Hace unos años, me retiré de las aulas y comencé a desempeñarme como asesora pedagógica. Una de mis principales funciones es compartir talleres sobre literatura para primaria y secundaria con docentes de todo el país. Disfruto al máximo estos encuentros que representan para mí uno de los mayores placeres en la vida porque la literatura es mi área de estudio favorita.
Cuando comencé a visitar estos grupos de docentes de primaria, dentro de la dinámica del taller de lectura, les pedí lo siguiente: “ Mencionen un libro que ustedes hayan tenido en sus manos y que no hayan podido parar de leerlo hasta devorarlo…”. Mi confianza era enorme y esperaba respuestas muy variadas; sin embargo, esas contestaciones nunca llegaron y, en cambio, obtuve réplicas como las siguientes:
1. Silencio absoluto.
2. ¿Tiene que ser un libro o puede ser un cuento?
3. Ese que se leía en el colegio… cómo era que se llamaba… María …
4. Cocorí , El Principito , Pantalones cortos .
5. Los de Coelho, los de Cuauhtemoc (esta última respuesta abarca el mayor porcentaje de las respuestas). Y eso fue todo. No, eso no fue todo.
En uno de los talleres, una docente respondió a esta misma pregunta, “ El Quijote de la Mancha ”… Los demás asistentes se carcajearon asombrados diciendo ¡Es broma? ¿Quién puede disfrutar El Quijote !
Tuve que responder lo que siempre contestaba a mis alumnos de secundaria: ¿Cuántos de ustedes lo han leído? Por supuesto, nadie levantó la mano. Esa única respuesta por parte de una lectora de la obra maestra de Cervantes la obtuve “una vez nada más”, como dice la canción. Después de eso, en una ocasión, una docente me dijo Cien años de soledad .
¿Qué significa esto?, y ¿cuál es la razón de ser de este artículo? Los docentes, en su gran mayoría, no leen. Y si leen es a Pablo Coelho y a Cuauhtemoc que, respetando los gustos, ofrecen excelentes textos de superación personal, pero no de riqueza literaria. Por supuesto, no cuestiono que el docente lea esos textos, lo que cuestiono es que lea dichos textos únicamente.

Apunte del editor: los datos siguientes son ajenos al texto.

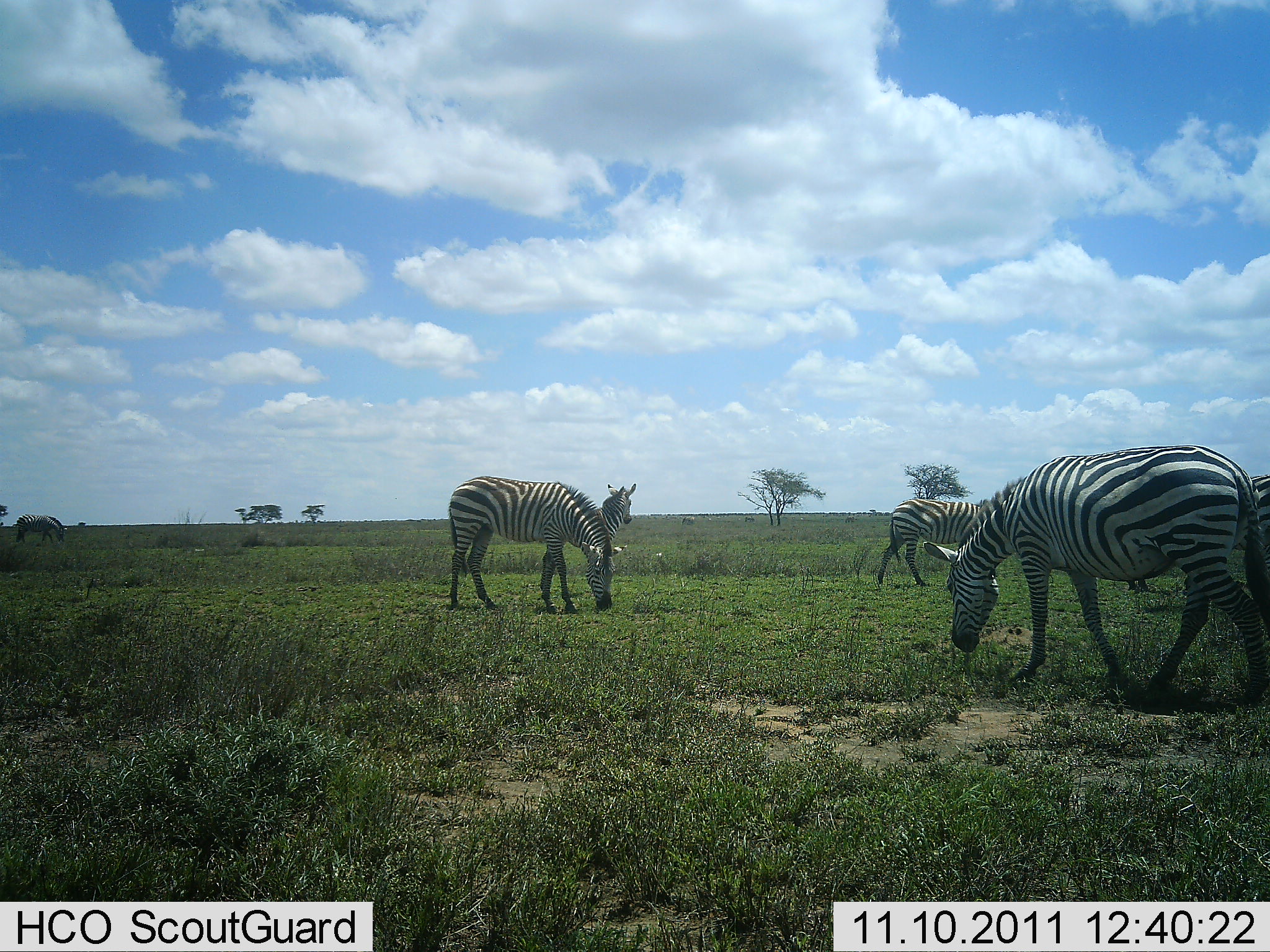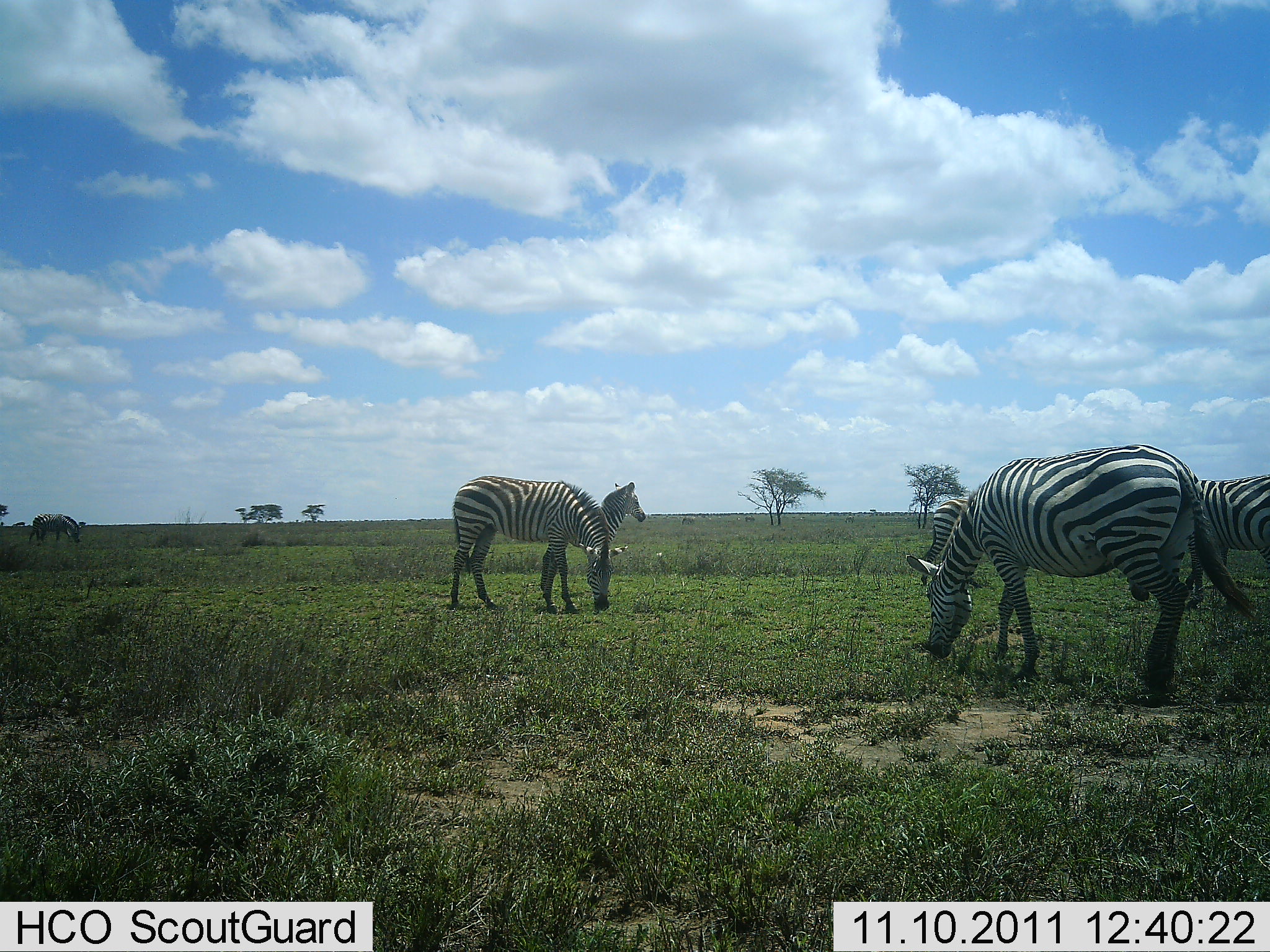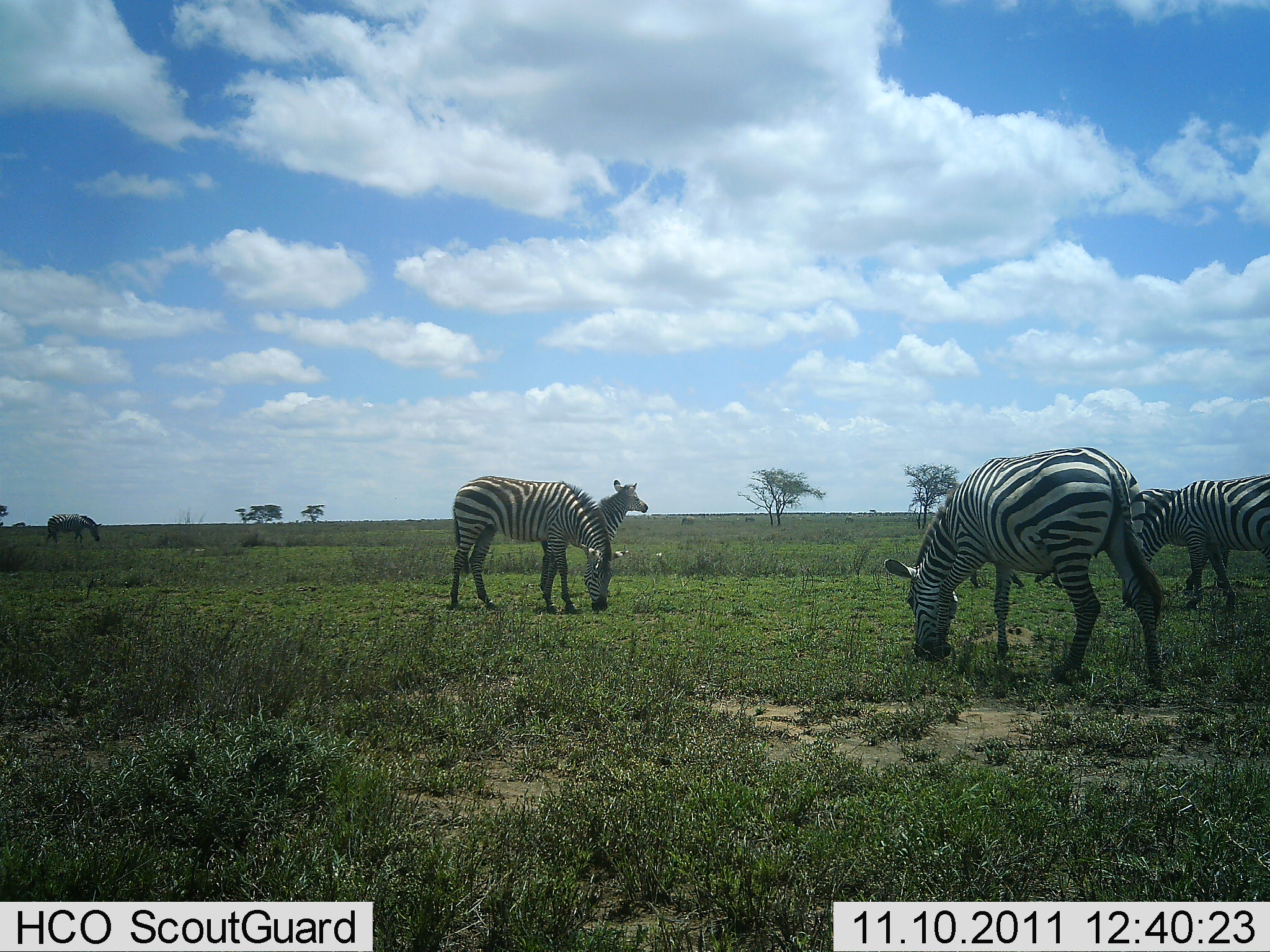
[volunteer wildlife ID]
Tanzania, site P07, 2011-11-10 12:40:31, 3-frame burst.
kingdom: Animalia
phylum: Chordata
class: Mammalia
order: Perissodactyla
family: Equidae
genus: Equus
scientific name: Equus quagga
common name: plains zebra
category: zebra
Zebra (plains zebra) (Equus quagga), count 6. Behavior (volunteer vote fractions): standing 36%, resting 0%, moving 27%, interacting 0%. Young present (vote fraction): 0%. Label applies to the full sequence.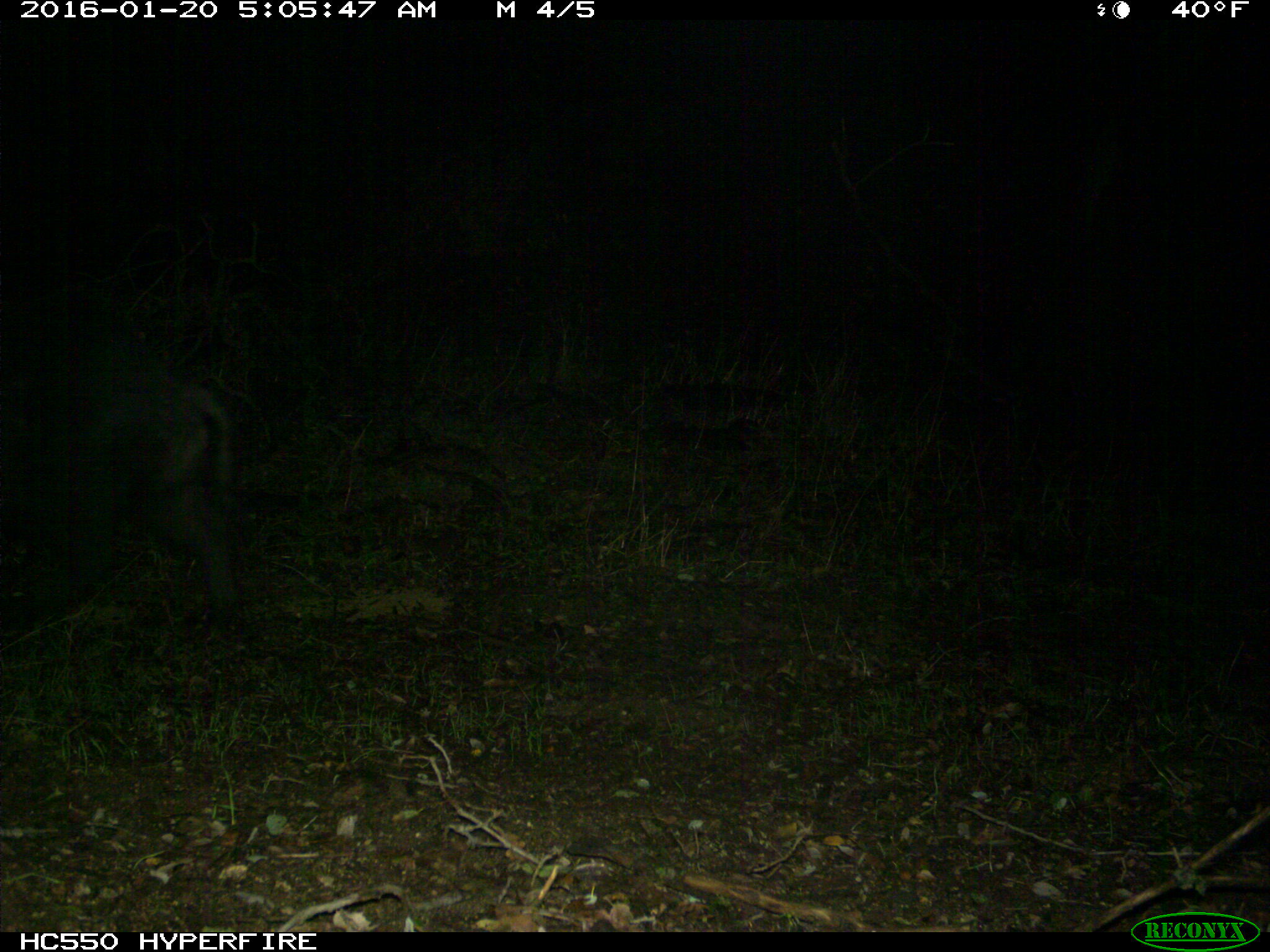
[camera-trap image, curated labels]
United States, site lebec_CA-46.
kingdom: Animalia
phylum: Chordata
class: Mammalia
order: Artiodactyla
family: Suidae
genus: Sus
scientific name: Sus scrofa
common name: wild boar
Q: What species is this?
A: Sus scrofa (wild boar).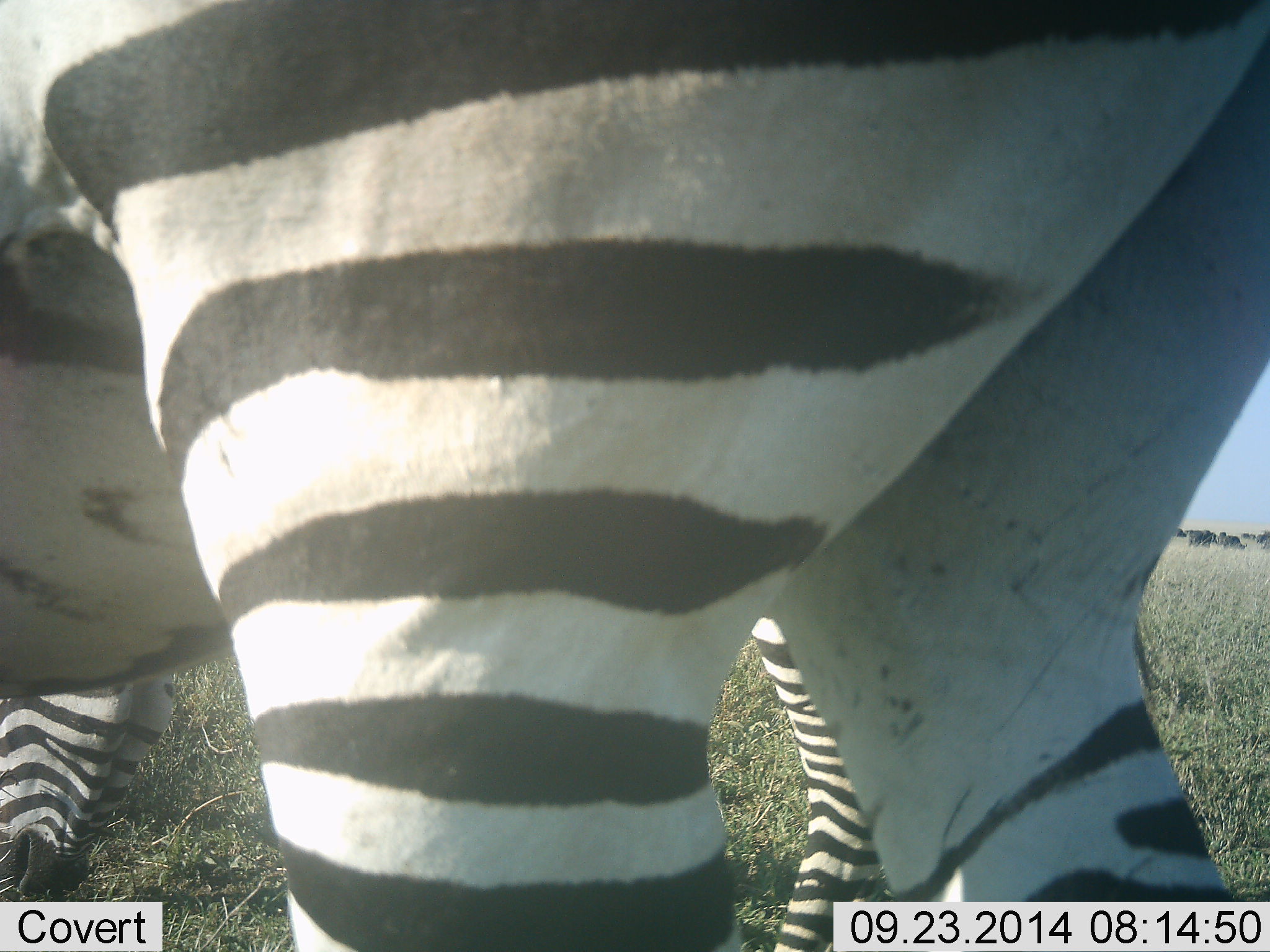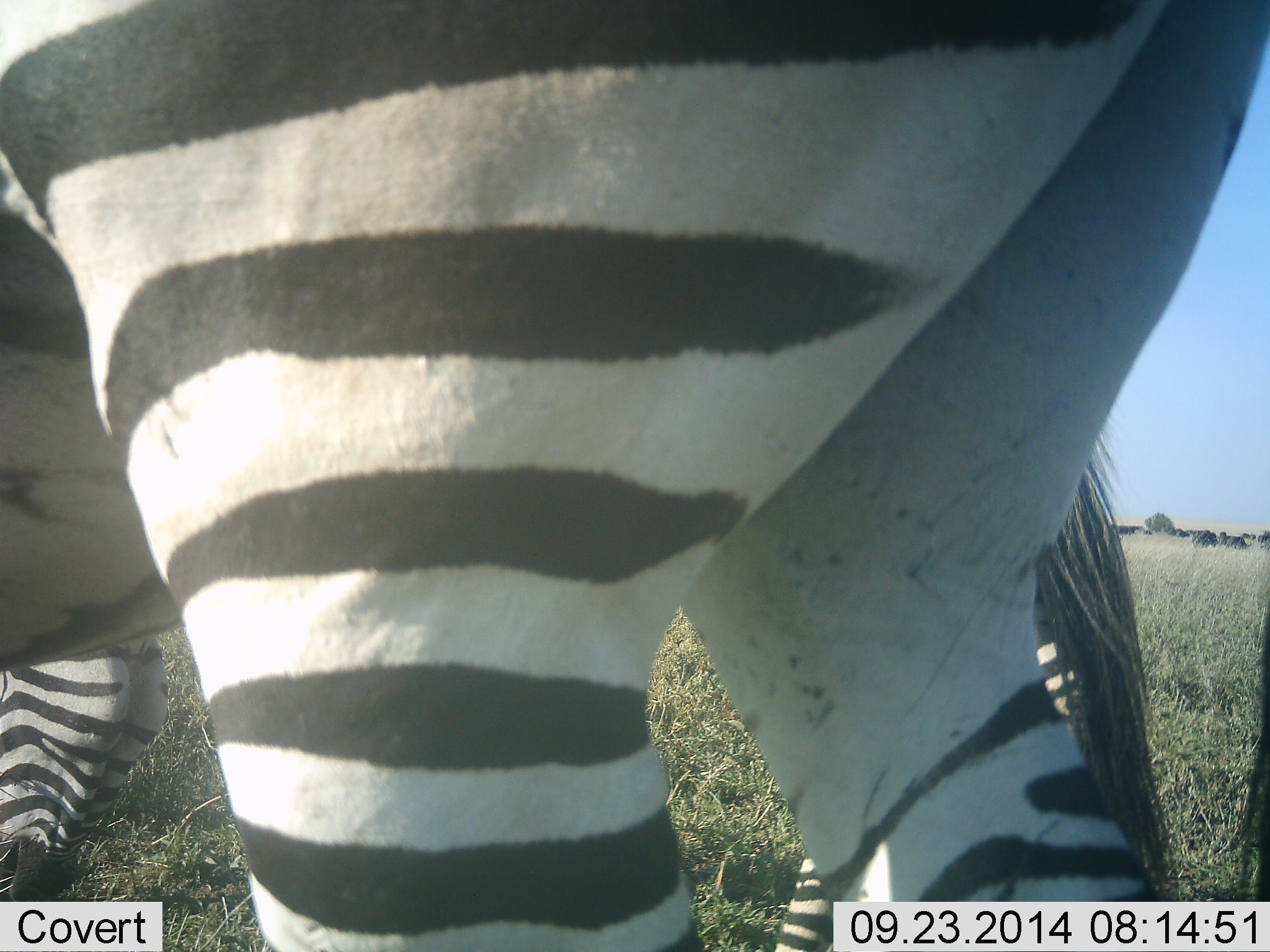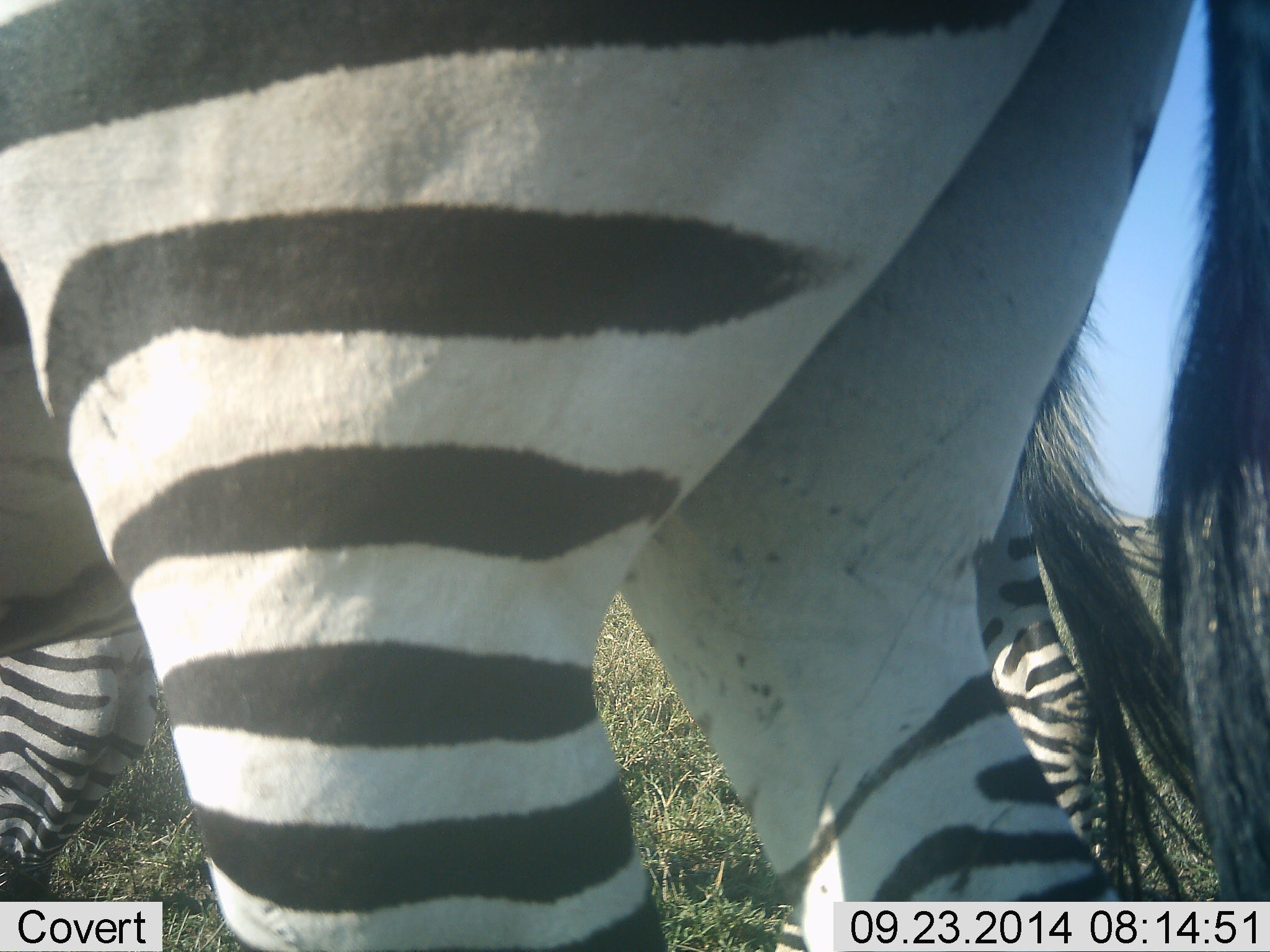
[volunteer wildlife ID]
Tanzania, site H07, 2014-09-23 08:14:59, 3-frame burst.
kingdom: Animalia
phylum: Chordata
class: Mammalia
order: Perissodactyla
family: Equidae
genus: Equus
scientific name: Equus quagga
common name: plains zebra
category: zebra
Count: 2.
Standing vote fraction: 50%.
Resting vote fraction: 0%.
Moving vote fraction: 25%.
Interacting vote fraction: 0%.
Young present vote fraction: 0%.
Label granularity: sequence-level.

Y ¿qué pasa con los textos ricos en lenguaje literario, cargados de imágenes, de simbolismo, de finales abiertos, de mil interpretaciones posibles. ¿Cómo llevo un niño a adentrarse en el mundo de la ficción cuando yo nunca lo he hecho?
¿Formación sin lectura? ¿Cómo puedo llevar a los niños de primaria a comprender un texto literario y a desarrollar el gusto por la lectura, si el mismo docente no sabe, siquiera, cuál es la importancia de relacionar el texto con el contexto? Lo mismo ocurre cuando el docente no sabe qué significa plurisignificancia, o ignora que el autor de El Principito y el de Cocorí tienen nombres distintos a los que aparecen en las portadas de los libros, y vivieron en lugares muy diferentes a los que allí se describen. Cito este ejemplo porque en el taller que impartí ningún docente reconoció el error.
¿Cómo puedo trabajar la comprensión de lectura de un estudiante, si es el docente quien me dice: “A mí, sinceramente, nunca me ha gustado leer”? O, cuando he querido mostrarles una estrategia pedagógica, ¿cómo hacer un dibujo sobre un título, si el docente responde con un “Ay, no, yo no voy a dibujar”?
Respetando las habilidades de cada ser humano, considero que el docente no puede estar cargado de tantas negaciones. Por ahí leí una frase que decía: “para enseñar hay que saber, pero para educar hay que ser”. Si yo no leo, si no dibujo, si no improviso, si no juego y si no “hago el ridículo” en el aula, ¿de qué otra manera puedo motivar a los niños a jugar, a pintar, a improvisar, a cantar, a bailar, a actuar y a divertirse?
Y, sobre todo, ¿cómo voy a motivar a los niños a leer si yo, docente y formador, no leo? En este punto me atrevo a decir que un grupo de docentes puede tener gustos muy variados, unas habilidades más desarrolladas que otras, pero un docente no puede permitirse el lujo de no tener desarrollado el gusto por la lectura. Todo lo demás podría ser aceptable.
Un docente tiene que leer. Es imperativo, es parte fundamental de su desempeño profesional. Tiene que leer y tiene que fomentar el gusto por la lectura en sus estudiantes. Esa frase (“siendo sincero a mí no me gusta leer”) lo podría aceptar, quizá, de otra profesión (aunque no se me ocurre cuál); pero nunca de un docente.
Si queremos que se nos tome en serio como formadores de seres humanos, tomemos en serio nuestra profesión. “Soy docente, pero no me gusta leer” es la contradicción más grande que he escuchado de un educador.